■ PROBLEM TO SOLVE
For every line in the records below that contains the word "bush", add one to a count, and report only that count.

*** Opening of RECORDS ***

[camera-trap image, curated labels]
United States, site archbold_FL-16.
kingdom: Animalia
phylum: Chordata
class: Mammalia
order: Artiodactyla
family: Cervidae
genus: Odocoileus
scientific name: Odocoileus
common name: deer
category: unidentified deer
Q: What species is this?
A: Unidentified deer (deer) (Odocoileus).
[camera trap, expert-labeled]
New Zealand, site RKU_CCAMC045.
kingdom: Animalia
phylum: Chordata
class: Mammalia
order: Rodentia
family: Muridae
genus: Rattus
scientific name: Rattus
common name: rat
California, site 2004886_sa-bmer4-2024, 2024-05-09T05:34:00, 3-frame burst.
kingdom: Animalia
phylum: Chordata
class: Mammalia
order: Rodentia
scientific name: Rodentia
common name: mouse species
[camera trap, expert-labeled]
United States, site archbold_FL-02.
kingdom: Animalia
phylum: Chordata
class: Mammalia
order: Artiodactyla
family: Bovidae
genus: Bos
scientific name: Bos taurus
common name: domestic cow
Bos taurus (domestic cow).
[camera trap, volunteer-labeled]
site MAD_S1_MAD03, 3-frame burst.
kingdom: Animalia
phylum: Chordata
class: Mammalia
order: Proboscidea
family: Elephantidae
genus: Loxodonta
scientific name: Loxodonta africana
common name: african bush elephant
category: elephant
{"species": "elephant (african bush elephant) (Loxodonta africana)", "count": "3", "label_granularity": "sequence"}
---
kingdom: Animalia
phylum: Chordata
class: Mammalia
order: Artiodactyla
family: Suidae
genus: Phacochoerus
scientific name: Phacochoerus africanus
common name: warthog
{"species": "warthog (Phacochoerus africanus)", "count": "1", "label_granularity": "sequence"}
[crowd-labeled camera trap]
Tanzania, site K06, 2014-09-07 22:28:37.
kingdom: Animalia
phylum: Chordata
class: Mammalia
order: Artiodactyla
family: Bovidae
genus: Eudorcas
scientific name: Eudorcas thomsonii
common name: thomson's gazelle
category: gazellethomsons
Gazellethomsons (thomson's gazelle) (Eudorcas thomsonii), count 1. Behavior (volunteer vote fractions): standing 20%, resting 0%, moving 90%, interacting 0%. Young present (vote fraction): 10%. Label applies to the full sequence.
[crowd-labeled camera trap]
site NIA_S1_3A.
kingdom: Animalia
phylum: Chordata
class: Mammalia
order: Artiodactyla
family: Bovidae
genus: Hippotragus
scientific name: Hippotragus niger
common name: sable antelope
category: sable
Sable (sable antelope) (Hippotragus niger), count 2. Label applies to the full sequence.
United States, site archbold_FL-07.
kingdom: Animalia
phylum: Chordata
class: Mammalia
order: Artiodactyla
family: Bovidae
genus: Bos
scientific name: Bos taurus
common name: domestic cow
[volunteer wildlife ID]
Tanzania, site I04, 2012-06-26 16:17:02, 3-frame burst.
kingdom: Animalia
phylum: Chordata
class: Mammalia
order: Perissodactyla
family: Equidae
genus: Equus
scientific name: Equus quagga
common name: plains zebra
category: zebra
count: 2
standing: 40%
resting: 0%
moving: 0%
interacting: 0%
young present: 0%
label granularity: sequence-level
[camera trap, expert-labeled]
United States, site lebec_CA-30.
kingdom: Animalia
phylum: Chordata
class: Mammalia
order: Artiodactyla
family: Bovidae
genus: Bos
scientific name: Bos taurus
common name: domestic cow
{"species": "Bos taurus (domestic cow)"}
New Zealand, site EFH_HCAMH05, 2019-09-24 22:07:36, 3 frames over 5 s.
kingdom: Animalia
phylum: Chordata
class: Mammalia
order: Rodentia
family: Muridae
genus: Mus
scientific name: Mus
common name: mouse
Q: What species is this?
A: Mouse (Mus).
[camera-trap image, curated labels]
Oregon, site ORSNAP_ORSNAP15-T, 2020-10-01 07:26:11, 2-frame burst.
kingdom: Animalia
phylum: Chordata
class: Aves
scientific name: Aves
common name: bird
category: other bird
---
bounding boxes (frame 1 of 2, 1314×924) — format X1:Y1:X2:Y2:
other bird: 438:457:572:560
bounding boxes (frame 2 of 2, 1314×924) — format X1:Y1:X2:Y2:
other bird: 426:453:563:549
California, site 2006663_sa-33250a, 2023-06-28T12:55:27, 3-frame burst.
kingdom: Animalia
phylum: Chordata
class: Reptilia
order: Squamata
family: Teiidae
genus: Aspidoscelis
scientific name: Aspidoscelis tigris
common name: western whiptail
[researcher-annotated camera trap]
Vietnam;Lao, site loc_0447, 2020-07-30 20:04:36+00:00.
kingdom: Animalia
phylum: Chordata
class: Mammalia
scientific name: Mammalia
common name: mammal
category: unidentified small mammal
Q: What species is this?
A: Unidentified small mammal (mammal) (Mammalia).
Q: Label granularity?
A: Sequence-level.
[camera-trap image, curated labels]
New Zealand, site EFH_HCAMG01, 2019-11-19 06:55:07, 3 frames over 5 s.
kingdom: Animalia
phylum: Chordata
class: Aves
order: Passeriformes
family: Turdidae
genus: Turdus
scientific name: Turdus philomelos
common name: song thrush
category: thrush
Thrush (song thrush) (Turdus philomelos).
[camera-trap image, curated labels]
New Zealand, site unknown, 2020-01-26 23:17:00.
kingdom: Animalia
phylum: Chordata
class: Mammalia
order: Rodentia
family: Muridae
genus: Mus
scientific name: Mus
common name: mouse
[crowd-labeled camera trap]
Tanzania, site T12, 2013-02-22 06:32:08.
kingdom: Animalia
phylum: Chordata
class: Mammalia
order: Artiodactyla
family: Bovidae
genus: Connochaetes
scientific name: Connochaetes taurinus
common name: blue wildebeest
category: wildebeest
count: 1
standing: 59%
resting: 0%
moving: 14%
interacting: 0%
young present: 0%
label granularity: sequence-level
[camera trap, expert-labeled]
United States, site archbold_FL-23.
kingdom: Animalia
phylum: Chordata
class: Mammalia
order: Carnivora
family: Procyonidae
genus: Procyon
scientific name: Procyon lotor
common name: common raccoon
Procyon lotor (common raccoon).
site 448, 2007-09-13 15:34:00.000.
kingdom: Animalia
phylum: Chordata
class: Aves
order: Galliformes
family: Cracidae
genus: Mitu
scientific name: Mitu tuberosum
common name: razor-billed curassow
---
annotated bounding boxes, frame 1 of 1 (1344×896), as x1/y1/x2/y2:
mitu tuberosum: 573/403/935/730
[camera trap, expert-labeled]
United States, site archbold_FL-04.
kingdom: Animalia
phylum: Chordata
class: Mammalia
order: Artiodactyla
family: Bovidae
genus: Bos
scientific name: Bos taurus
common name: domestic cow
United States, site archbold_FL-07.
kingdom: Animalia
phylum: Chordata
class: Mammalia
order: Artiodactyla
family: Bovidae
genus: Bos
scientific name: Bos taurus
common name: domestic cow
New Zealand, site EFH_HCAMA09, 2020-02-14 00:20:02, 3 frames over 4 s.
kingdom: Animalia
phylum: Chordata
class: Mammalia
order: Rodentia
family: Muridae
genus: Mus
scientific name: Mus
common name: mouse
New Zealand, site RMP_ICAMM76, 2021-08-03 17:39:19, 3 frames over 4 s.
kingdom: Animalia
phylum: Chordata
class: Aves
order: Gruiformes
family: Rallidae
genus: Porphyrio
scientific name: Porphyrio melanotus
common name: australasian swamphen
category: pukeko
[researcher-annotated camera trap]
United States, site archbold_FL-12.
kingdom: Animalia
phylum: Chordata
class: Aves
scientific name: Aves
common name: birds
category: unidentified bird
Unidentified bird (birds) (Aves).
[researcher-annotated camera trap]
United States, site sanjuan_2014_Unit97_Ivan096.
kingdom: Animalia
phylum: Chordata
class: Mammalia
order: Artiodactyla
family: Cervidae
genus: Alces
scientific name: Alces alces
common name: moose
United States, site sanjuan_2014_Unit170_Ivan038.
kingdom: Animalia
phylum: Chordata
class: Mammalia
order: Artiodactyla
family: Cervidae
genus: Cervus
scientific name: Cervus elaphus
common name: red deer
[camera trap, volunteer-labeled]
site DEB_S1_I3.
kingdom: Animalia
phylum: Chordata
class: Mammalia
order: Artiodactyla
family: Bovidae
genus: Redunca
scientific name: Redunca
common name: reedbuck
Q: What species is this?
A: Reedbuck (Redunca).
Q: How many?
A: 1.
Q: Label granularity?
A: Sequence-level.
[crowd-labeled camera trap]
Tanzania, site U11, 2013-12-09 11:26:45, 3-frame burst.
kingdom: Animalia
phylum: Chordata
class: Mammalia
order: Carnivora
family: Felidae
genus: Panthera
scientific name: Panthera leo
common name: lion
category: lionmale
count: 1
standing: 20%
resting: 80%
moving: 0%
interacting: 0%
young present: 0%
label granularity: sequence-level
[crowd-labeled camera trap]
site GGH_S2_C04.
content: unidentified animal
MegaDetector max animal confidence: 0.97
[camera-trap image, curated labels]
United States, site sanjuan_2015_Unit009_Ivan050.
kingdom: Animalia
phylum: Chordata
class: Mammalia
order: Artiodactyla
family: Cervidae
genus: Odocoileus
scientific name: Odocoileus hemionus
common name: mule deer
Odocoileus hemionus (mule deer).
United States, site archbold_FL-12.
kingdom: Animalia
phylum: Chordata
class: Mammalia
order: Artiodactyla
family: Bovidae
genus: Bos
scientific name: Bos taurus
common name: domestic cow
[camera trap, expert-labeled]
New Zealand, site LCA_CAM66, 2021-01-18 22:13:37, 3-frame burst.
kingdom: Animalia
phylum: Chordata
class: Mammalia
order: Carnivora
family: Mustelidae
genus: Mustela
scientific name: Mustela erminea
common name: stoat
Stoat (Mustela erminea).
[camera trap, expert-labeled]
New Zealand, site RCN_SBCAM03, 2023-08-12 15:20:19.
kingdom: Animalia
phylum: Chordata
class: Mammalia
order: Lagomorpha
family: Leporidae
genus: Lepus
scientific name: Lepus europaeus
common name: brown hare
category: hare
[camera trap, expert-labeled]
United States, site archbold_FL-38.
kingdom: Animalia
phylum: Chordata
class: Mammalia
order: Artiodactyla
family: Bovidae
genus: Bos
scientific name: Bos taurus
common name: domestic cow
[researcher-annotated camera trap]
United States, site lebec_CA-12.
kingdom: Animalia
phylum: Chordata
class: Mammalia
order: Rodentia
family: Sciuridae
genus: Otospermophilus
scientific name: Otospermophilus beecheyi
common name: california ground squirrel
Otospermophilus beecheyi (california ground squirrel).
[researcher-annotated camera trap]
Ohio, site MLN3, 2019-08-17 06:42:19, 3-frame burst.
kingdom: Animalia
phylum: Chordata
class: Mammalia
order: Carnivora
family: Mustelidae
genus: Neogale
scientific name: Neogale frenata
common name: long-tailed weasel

*** Close of RECORDS ***

■ PROBLEM SOLUTION
2